- _DOCUMENT EXTRACT_:
While you need a great base oil to produce a great product, if you don't follow up with the proper additives and formulations, your great base oil produces an "average" finished product.

 

Btw,  Conoco Phillips purchased Spectrum/Red Line.  What this means is that Red Line now joins the others as a commodity oil, controlled by the bean counters and relegated to using Conoco-Philips as it additive source.

 

" Calumet Specialty Products Partners LP, which has struggled to make profits in recent years, is considering a sale of its finished lubricants business, Bloomberg reported on Oct. 1.  Those brands include Royal Purple and Bel-Ray. "

 

AMSOIL is one of the few remaining privately help oil blenders not beholding to bean counters and shareholder and free to source the best base oil and additives from all over the world. 

 

https://amsoilwind.com/

 

8 hours ago, Grumpy Bear said:

Phillips decides to make me a better offer in the Red Line HP series

Phillips did as AMSOIL has done by adding additional and 'conventional synthetic' product lines to ride the coat tails of there  'pets'. 

 

There is absolutely nothing wrong with Conoco-Phillips 'additive source'. Many of the additives used in motor oils are also commodity items. ZDDP is a rose by any other name.

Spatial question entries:
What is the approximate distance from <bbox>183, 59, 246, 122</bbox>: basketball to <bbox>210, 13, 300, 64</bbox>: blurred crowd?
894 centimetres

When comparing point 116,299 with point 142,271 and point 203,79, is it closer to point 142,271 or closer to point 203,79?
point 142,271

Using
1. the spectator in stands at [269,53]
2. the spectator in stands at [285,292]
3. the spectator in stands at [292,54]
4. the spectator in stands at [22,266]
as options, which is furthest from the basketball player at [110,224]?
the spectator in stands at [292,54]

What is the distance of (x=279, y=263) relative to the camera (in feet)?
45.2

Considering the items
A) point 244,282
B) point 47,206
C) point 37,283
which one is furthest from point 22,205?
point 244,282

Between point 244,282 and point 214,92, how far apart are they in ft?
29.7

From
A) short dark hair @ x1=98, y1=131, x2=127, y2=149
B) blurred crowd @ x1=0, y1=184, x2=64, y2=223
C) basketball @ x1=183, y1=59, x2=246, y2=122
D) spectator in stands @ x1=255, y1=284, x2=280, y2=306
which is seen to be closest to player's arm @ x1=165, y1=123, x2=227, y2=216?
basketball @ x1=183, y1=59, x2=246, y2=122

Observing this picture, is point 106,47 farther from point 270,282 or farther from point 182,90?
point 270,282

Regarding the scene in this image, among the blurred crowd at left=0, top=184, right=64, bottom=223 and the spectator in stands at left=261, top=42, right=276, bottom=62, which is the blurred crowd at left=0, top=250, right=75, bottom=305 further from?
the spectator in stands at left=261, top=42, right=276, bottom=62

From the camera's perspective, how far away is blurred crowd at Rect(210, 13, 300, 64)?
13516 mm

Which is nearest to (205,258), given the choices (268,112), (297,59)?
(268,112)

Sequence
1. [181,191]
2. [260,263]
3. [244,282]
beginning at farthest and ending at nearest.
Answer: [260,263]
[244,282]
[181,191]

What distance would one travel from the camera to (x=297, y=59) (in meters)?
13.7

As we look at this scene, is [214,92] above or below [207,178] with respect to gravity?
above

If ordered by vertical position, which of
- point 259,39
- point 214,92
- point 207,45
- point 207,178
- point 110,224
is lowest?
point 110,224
* * *
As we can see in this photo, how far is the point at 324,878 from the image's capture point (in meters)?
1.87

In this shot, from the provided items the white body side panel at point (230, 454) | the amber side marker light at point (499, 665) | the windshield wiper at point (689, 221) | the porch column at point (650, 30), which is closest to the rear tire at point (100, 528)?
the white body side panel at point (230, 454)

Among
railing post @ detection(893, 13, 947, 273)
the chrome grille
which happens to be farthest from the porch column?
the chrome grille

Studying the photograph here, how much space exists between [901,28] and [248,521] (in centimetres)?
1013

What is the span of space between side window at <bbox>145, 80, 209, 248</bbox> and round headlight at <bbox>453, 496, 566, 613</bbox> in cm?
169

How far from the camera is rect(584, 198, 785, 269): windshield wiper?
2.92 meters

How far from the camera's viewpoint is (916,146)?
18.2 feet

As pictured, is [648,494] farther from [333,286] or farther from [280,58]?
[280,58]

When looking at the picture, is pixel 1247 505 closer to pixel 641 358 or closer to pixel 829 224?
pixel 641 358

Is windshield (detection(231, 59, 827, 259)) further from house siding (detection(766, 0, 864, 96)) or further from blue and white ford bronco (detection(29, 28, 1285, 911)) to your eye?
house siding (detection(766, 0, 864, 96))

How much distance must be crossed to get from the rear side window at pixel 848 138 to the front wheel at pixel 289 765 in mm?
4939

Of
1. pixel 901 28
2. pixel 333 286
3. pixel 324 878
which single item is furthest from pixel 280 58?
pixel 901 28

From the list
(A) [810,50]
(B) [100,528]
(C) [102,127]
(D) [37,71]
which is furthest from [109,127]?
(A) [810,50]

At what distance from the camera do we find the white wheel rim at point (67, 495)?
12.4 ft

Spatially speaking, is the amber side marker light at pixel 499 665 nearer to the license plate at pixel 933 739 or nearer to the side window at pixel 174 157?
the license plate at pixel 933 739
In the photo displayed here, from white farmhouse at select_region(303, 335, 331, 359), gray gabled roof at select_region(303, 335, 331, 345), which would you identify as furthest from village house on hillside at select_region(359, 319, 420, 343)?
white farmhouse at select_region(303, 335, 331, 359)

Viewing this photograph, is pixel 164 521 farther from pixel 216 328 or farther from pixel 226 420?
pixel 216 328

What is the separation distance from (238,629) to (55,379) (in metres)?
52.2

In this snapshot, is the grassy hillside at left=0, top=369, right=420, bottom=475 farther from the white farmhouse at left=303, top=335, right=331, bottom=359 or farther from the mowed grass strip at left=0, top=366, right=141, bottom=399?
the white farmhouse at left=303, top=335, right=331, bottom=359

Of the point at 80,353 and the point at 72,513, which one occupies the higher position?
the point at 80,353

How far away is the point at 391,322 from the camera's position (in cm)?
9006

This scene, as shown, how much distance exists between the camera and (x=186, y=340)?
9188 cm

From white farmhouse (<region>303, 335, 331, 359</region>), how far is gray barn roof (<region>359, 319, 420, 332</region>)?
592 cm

- _WHAT TO DO_:
**A)** Locate every line in the entries above that contains the string "exists", and copy each one in full. Treat uppercase and lowercase as different.
**B)** Resume the forum post about motor oil brands and additives, picking up after its final sentence.

- _THE RESPONSES_:
**A)**
Studying the photograph here, how much space exists between [901,28] and [248,521] (in centimetres)?
This scene, as shown, how much distance exists between the camera and (x=186, y=340)?

**B)**
 

The only real difference in the listed names is the amount and choice of additives, i.e. Red Line uses more Moly and AMSOIL uses more Boron. Tomato...tomaaaatoeee

 

Fact is the API mandates and dictates the minimum and maximum amounts of several of the more important additives and then OEM licenses place further restriction on even those within the API requirements. 

 

In the end and as stated before, anything I wish to know about the additives type and amount and effectiveness I can test for via a VOA/UOA.

 

Royal Purple is not among the synthetic brands that is made with a considerable ester base but they do have one of the most aggressive detergent packages I have ever run across. I'm using it now in one of my problem children to clean her out. The GM 2.4. Stuff is like paint stripper. Hope they keep that alive IF sold.